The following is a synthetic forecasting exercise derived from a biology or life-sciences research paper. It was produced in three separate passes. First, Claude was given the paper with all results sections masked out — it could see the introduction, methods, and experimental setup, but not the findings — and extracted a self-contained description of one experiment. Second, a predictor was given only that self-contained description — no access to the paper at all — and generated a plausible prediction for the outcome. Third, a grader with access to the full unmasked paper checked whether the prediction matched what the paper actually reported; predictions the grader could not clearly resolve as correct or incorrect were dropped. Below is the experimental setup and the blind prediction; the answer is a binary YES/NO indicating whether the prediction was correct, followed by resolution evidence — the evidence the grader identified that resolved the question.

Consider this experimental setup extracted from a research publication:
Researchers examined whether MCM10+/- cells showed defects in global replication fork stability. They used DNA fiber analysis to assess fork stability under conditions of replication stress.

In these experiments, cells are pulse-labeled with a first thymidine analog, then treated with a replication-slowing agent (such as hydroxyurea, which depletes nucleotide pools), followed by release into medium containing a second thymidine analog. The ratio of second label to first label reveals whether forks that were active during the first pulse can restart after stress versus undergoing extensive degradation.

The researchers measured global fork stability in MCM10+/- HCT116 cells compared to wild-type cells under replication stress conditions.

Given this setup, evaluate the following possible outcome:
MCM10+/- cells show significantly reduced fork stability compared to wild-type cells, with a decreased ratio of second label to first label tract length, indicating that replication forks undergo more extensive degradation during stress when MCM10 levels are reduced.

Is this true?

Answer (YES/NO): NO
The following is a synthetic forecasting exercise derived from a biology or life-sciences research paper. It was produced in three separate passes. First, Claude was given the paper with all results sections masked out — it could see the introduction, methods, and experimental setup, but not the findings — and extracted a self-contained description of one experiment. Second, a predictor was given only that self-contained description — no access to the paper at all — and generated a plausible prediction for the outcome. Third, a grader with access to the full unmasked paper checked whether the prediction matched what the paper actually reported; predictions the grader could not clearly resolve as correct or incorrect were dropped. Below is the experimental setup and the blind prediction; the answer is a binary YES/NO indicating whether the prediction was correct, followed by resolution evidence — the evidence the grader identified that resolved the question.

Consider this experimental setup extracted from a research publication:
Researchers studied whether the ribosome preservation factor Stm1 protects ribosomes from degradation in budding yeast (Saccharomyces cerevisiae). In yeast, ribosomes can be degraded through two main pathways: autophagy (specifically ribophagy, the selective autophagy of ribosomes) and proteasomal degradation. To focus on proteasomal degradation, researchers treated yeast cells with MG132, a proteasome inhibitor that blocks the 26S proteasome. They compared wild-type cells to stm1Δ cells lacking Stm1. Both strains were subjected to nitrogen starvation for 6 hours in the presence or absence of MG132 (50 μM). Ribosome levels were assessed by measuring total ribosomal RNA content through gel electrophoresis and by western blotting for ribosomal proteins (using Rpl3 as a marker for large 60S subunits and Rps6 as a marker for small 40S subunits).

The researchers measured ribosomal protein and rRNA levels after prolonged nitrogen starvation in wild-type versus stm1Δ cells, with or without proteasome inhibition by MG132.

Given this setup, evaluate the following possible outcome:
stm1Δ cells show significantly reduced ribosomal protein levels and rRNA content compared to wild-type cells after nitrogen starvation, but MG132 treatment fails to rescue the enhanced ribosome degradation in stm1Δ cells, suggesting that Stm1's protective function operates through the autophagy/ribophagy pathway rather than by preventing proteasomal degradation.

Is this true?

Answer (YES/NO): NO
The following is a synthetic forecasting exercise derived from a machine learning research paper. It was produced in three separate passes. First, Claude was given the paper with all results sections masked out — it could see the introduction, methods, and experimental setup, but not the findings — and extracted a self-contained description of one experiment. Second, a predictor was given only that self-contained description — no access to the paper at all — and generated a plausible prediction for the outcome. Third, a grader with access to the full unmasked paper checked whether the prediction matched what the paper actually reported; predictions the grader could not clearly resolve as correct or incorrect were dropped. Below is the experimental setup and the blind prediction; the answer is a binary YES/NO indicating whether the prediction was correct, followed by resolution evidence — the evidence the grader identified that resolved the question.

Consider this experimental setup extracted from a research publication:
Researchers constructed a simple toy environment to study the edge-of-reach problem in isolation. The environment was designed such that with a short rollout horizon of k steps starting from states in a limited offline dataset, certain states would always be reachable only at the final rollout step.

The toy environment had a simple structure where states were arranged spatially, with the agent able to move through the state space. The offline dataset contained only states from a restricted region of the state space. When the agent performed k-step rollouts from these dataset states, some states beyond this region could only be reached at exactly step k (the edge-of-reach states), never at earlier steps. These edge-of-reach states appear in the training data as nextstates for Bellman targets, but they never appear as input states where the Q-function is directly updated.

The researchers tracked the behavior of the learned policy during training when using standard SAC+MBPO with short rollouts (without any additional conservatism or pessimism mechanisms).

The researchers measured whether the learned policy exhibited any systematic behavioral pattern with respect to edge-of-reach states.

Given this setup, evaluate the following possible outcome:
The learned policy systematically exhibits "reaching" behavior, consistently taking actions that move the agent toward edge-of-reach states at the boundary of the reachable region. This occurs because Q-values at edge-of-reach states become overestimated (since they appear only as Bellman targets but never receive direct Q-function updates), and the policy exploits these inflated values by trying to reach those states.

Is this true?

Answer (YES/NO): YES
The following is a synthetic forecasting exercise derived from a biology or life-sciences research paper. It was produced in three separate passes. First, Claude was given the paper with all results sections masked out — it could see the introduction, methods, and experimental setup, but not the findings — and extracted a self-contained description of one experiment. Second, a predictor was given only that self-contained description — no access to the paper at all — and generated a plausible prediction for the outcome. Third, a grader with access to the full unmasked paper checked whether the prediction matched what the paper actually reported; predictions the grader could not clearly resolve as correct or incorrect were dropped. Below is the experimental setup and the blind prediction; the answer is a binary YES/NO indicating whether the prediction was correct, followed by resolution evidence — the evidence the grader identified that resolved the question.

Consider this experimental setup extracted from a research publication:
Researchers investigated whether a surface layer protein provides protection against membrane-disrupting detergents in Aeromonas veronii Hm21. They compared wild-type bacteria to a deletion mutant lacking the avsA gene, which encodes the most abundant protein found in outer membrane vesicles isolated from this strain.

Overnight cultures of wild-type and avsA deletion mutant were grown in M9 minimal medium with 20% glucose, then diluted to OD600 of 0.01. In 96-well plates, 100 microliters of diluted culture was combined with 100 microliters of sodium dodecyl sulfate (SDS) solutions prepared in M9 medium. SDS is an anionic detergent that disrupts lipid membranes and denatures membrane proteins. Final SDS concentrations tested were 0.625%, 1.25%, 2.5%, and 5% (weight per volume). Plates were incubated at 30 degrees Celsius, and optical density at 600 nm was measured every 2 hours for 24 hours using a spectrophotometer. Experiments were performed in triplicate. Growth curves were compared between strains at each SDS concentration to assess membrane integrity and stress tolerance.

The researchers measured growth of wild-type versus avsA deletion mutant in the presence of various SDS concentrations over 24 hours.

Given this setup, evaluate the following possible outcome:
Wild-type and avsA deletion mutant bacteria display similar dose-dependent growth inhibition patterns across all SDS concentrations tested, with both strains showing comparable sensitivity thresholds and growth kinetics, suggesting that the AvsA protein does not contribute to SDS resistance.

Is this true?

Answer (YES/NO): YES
***
Your instructions. Would you please return all lines of the data that include the word "global"?

Solution to the exercise.
Researchers examined whether MCM10+/- cells showed defects in global replication fork stability. They used DNA fiber analysis to assess fork stability under conditions of replication stress.
The researchers measured global fork stability in MCM10+/- HCT116 cells compared to wild-type cells under replication stress conditions.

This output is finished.